The real conspiracies that exist are about the manipulation of politics by the world’s secret services, and secret big business think tanks and right-wing pressure groups. Such as the various front organisations set up by the CIA during the Cold War, the smears concocted by MI5 during the 1970s presenting Harold Wilson as a KGB agent, and the contemporary smears by the Integrity Initiative, funded by the Tory government, claiming that Corbyn and other left-wing figures across Europe and America were agents of Putin. And, of course, the real conspiracy by Shai Masot at the Israeli embassy to have Tory cabinet ministers, who didn’t support Israel, removed from government.

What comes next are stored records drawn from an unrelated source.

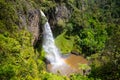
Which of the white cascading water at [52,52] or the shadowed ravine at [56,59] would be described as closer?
the shadowed ravine at [56,59]

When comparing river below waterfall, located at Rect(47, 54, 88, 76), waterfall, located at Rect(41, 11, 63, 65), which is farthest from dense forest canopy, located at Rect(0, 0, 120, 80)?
river below waterfall, located at Rect(47, 54, 88, 76)

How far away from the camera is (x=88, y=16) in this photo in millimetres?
49250

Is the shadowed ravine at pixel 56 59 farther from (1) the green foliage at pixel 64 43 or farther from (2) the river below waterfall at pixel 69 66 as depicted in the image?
(1) the green foliage at pixel 64 43

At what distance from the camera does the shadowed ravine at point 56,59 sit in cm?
3297

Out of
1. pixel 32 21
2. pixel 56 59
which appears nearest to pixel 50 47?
pixel 56 59

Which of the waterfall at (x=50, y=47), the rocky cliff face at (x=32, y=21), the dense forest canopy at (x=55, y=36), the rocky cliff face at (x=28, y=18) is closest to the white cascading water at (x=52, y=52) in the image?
the waterfall at (x=50, y=47)

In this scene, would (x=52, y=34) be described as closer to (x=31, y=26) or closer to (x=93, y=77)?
(x=31, y=26)

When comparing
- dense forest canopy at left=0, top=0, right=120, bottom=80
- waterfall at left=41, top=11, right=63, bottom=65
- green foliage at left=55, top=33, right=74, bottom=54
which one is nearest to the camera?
dense forest canopy at left=0, top=0, right=120, bottom=80

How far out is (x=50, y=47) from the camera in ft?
118

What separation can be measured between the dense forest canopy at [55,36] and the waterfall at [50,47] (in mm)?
896

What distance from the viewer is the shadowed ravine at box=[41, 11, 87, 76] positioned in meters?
33.0

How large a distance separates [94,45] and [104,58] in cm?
1426

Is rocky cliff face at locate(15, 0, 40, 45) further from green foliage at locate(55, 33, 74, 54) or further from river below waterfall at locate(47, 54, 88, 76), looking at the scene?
green foliage at locate(55, 33, 74, 54)

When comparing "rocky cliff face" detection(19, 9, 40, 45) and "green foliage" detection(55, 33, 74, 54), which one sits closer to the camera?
"rocky cliff face" detection(19, 9, 40, 45)
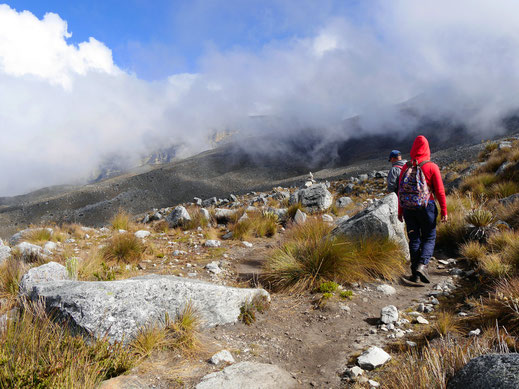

As well as the embassy’s role in making fake accusations of anti-Semitism against entirely decent people in the Labour party.

But I’ve no doubt that the Beeb will shy well away from these real conspiracies, not least because of Britain’s sordid role in the West’s history of regime change in Developing nations that dared to defy the Americans and ourselves. The Beeb has put on similar programmes before, and the person being interviewed or presenting the argument was former Independent journo David Aaronovitch. And his line has always been to ignore these real conspiracies, and concentrate on all the mythical rubbish, which he presents as typical of the conspiracy milieu as a whole. Which you’d expect from an establishment broadcaster, that now seems to see itself very much as the propaganda arm of the Conservative British state.

Moving on to the programme on SETI, Shostak, Tarter and Drake are veterans not only of the search for intelligent alien life, but also of programmes and documentaries on the search. Drake was the creator of the now famous equation which bears his name, which is supposed to tell you how many alien civilisations we can expect to exist in the galaxy. He was one of the brains behind Project Ozma, alias ‘Project Little Green Men’ in the 1960s to listen for alien signals from two nearby, roughly sun-like stars, Tau Ceti and Epsilon Eridani. Which found zilch, unfortunately. Shostak and Tarter were two of the leaders of the new wave of SETI researchers in the 1990s, and Shostak wrote a book about the possibility of alien life and what they would possibly be like. This concluded that they wouldn’t be anything like us, ruling out aliens like Mr Spock in Star Trek. In size they would probably be the same as Labradors.

It’s been known now that the Galaxy is old enough and big enough, with the right kind of stars and an increasing multitude of known planets, some of them possibly suitable for life, for alien civilisations to have emerged several times. And if they only advanced at the speed of light, they should be here by now. But they’re not. So far we’ve detected no sign of them. Or no absolutely indisputable signs. So where are they? This problem is called the Fermi paradox after the Italian-American physicist, Enrico Fermi. Suggested answers are that life, or perhaps just intelligent life, is extremely rare in the universe. Space travel may be extremely difficult. Aliens may exist, but they may be completely uninterested in talking to us. In this respect, we may even be a ‘protected species’ considered too fragile at our current level of civilization for contact with the rest of the Galaxy. Or perhaps there really are predatory alien intelligences and civilisations out there, who automatically attack any culture naïve and trusting enough to announce their presence. In which case, all the alien civilisations out there are paranoid and keeping their heads well down. One of SF writer even wrote a collection of short stories, each of which gave one solution to the Paradox.